Europe and the World a Law Review - a new peer-reviewed, open access law review - dedicated its second issue to the inter-relationship between extraterritoriality of EU human rights law and social norms with EU free trade and public procurement policies.
Edited by Professor Christina Eckes of the University of Amsterdam, Professor Piet Eeckhout of University College London, and Associate Professor Anne Thies of the University of Reading, Europe and World a Law Review has a companion blog for shorter pieces.
The October 2018 issue of Europe and the World a Law Review is guest-edited by Dr. Vassilis Tzevelekos of the University of Liverpool and Dr. Samantha Velluti of University of Sussex. The issue focuses on extraterritoriality of EU Law and Human Rights after the 2009 Lisbon Treaty.
The articles in the issue are based on a 2017 workshop held at the University of Sussex on EU human rights obligations in relation to external action. The articles raise the question of whether conditionality in EU international agreements - particularly free trade agreements in the area of human rights and social norms - falls under the concept of extraterritoriality.

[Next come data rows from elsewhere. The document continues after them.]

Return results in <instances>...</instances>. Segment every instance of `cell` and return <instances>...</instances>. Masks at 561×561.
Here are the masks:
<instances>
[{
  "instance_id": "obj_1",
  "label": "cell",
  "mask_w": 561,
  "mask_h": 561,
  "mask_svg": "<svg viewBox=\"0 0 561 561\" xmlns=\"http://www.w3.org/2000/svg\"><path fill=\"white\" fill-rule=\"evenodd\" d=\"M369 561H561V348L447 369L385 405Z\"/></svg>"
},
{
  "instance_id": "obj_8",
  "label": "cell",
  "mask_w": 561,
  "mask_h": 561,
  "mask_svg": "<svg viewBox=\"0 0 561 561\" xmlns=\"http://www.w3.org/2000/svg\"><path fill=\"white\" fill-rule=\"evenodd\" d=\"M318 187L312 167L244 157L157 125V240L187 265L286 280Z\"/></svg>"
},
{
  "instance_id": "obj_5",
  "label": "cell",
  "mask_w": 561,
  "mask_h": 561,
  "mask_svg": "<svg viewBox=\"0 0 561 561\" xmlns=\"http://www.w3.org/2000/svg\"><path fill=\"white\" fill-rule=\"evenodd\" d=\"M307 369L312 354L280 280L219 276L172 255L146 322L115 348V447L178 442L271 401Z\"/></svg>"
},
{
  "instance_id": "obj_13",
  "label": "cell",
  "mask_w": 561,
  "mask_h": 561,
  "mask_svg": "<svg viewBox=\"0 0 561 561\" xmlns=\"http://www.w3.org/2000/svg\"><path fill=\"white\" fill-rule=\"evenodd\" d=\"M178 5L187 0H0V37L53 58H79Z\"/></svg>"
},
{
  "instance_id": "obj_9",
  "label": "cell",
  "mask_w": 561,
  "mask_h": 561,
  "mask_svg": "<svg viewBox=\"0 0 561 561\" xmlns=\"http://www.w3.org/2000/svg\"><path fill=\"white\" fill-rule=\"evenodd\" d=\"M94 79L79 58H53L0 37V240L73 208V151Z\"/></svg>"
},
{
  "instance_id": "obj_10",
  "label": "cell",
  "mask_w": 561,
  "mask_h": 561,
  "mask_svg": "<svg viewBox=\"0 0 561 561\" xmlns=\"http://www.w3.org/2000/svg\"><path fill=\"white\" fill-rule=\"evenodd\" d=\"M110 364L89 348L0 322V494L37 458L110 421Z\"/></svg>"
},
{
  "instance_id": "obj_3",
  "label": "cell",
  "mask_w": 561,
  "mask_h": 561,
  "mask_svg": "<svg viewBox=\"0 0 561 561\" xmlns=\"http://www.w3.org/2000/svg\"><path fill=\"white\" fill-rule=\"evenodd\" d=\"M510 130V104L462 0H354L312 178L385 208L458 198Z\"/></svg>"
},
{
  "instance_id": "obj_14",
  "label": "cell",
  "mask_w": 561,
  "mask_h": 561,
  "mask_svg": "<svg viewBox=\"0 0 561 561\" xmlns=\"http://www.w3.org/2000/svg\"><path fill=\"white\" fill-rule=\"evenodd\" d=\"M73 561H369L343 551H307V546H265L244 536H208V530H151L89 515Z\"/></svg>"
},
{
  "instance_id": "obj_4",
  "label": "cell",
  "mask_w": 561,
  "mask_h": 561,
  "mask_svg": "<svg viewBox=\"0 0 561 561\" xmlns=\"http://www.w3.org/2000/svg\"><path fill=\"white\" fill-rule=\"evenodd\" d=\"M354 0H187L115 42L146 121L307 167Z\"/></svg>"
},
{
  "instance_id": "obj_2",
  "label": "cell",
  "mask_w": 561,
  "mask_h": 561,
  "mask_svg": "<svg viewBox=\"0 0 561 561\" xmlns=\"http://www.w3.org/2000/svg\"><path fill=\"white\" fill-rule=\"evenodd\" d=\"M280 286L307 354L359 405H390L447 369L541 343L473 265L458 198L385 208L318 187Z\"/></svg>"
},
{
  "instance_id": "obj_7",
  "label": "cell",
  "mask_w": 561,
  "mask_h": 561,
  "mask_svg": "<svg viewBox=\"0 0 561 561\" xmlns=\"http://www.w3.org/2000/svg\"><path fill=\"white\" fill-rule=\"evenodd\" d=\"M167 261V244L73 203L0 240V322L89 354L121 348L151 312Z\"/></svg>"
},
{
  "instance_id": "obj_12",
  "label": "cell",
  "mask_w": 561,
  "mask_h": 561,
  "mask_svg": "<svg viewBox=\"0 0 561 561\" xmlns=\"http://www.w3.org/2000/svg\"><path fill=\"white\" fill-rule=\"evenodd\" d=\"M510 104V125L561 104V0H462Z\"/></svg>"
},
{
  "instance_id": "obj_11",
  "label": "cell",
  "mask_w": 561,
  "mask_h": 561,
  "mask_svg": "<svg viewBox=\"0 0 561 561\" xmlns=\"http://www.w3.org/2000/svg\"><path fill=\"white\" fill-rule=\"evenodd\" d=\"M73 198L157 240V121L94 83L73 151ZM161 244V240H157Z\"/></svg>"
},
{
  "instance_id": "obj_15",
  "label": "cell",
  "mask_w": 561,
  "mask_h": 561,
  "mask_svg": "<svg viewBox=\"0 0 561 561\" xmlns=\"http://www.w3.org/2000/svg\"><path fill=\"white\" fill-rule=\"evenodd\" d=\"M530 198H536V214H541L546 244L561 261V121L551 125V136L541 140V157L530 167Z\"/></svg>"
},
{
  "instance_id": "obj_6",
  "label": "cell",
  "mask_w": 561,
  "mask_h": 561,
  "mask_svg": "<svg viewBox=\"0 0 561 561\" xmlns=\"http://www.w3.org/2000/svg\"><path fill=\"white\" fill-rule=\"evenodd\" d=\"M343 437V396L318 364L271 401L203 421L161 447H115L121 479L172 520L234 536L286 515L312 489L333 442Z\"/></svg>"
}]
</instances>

Of particular interest to trade and human rights and social norms nerds is the obligation in Article 3(5) of the Treaty on the European Union (TEU) that the EU contribute to free and fair trade, eradication of poverty, and the protection of human rights. Professor Gammage explores this obligation in the excellent article "A critique of the extraterritorial obligations of the EU in relation to human rights clauses and social norms in EU free trade agreements."
Other articles in the issue explore the binding nature of human rights norms toward individuals outside member state territory who are affected by EU trade and investment policies (Berkes); the EU's extraterritorial obligations in occupied territories (Ryngaert & Fransen); extraterritoriality of human rights norms in public procurement in the context of global supply chains (Corvaglia and Li); and the effectiveness of EU public procurement standards as applied through external trade policies (Sanchez-Graells).
The adoption of the 2030 Sustainable Development Goals by the UN in 2015 obligates the world community to end poverty, improve health and education, reduce inequality, protect our planet, and spur economic growth. Achieving these goals will require an overhaul of our global trading system and its priorities - not an easy task. The authors' exploration of extraterritoriality of EU human rights and social norms in the context of free trade agreements and public procurement in this special issue of Europe and The World a Law Review is a thought-provoking springboard for the hard work ahead of us.